■ DOCUMENT SEGMENT ■
▬▬▬▬▬▬

Hierarchical Bernoulli model for machine fault rate

Hi PyMC3 folks - first time user here so please excuse me if I say some daft things.

I’ve been tinkering with a toy modelling problem for a few days now and I seem to have hit a roadblock. Essentially I have some data of a manufacturing process where I have a product’s “path” through a manufacturing facility and a binary variable at the end denoting whether the product was manufactured successfully or whether a fault developed part-way through manufacturing.

The process is therefore only partially observable and I can’t estimate the marginal fault probability directly.

What I’m trying to model using PyMC3 is the marginal probability of a fault developing at each given machine (I want to estimate this figure non-conditioned on the other machines).

In case I’m not making sense, here’s a screenshot of some rows from a (synthetic) dataset I created.
Capture

Here’s the data-generating function I’m using…

f = 5
n = 2000
n_ = n // f

n_machines_per_stage = 2
data = {
    'stage_1': np.hstack([([0] * n_), np.random.randint(0, n_machines, n - n_)]),
    'stage_2': np.hstack([([0] * n_), np.random.randint(0, n_machines, n - n_)]),
    'stage_3': np.hstack([([0] * n_), np.random.randint(0, n_machines, n - n_)]),
    'manufactured_without_faults': np.random.binomial(n=1, p=0.85, size=n)
}
n_stages = len(data.keys())

df = pd.DataFrame(data).sample(frac=1).reset_index(drop=True)

target = 'manufactured_without_faults'
mask = (df['stage_2'] == 0)
df.loc[mask, target] = np.random.binomial(n=1, p=0.50, size=mask.sum())

Finally, here’s the model that I’m using - I’ve essentially adapted the log-linear random effect model from the Rugby analytics notebook in the PyMC3 docs to use a Bernoulli RV as the output.

with pm.Model() as model:
    mu = pm.StudentT('mu', nu=1, mu=(np.exp(1) / (1 + np.exp(1))), sd=1)
    sig = pm.HalfStudentT('sig', sd=1)

    # machine-specific model parameters
    deterministics = {}
    dists = {}
    thetas = []
    for key in data.keys():
        if key != target:
            dists[key] = pm.Normal(f'{key}_logit', mu=mu, sd=sig, shape=df[key].nunique())

▬▬▬▬▬▬

■ INFORMATION PROVIDED ■
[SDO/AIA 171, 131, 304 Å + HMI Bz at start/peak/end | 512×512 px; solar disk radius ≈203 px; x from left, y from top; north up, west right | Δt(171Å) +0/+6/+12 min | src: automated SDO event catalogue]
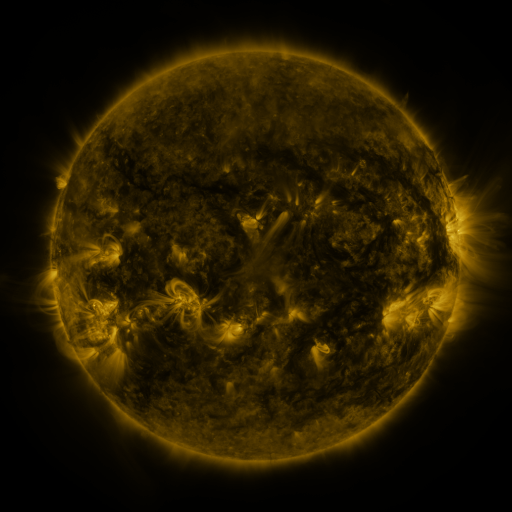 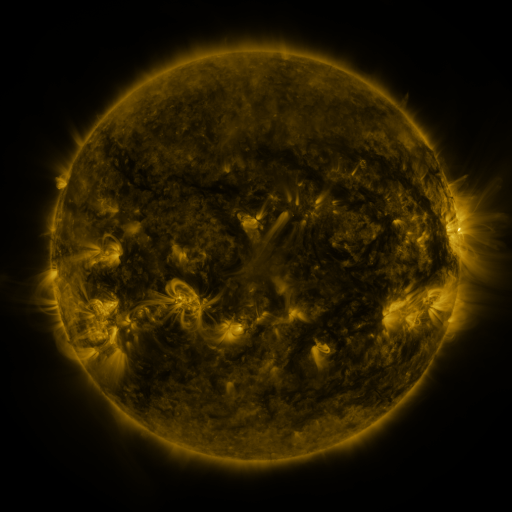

▬▬▬▬▬▬

■ WHAT TO WORK ON ■
A) List every key of the data dictionary built in the PyMC3 fault-rate post.
B) In the machine fault-rate post, which notebook did the writer adapt the model from?
C) Carry on the PyMC3 hierarchical Bernoulli model post from its last line of code.

■ FINAL ANSWERS ■
A) 'stage_1', 'stage_2', 'stage_3', 'manufactured_without_faults'

B) The Rugby analytics notebook in the PyMC3 docs.

C)
            deterministics[key] = pm.Deterministic(key, pm.invlogit(dists[key]))
            thetas.append(dists[key][df[key].values])
    theta = T.sum(thetas, axis=0)
    
    # likelihood of observed data
    fault = pm.Bernoulli(target, p=pm.invlogit(theta), observed=df[target].values)

However, when I look at the posterior probabilities (by inspecting the inverse logit), they don’t appear “sensible” (they appear pushed too far towards 0 - which is making inference difficult).

Anyway. Is there anything glaringly obvious that I’m getting wrong here? I can’t figure out what I’m getting wrong…

I see a few potential problems.

  1. It looks to me like you’re sharing a prior on {key}_logit:mu and {key}_logit:sd across all stages. Is this intentional? You may want to create these priors per stage instead.
  2. You’re treating this essentially as hierarchical logistic regression, right? You may need to enforce something like sum-to-zero constraints on the coefficients. This notebook has some examples that might help you get started.
  3. (edit) Also, on further thought, I’m not sure using \frac{e}{1 + e} is the right value for the prior - should probably just be 0, and may want to lose the hyperprior {key}_mu entirely.
  4. (edit) There’s also no intercept here - that might be a helpful thing to include.
with pm.Model() as model:
    deterministics = {}
    dists = {}
    thetas = []

    for key in data.keys():
        if key != target:
            # Edit: may want to replace this with mu = 0
            mu = pm.StudentT(f'{key}_mu', nu=1, mu=0, sd=1)
            sig = pm.HalfStudentT(f'{key}_sig', sd=1)
            dists[key] = pm.Normal(f'{key}_logit', mu=mu, sd=sig, shape=df[key].nunique())
            deterministics[key] = pm.Deterministic(key, pm.invlogit(dists[key]))

            thetas.append(dists[key][df[key].values])

    intercept = pm.Normal('intercept', mu=0, sd=1)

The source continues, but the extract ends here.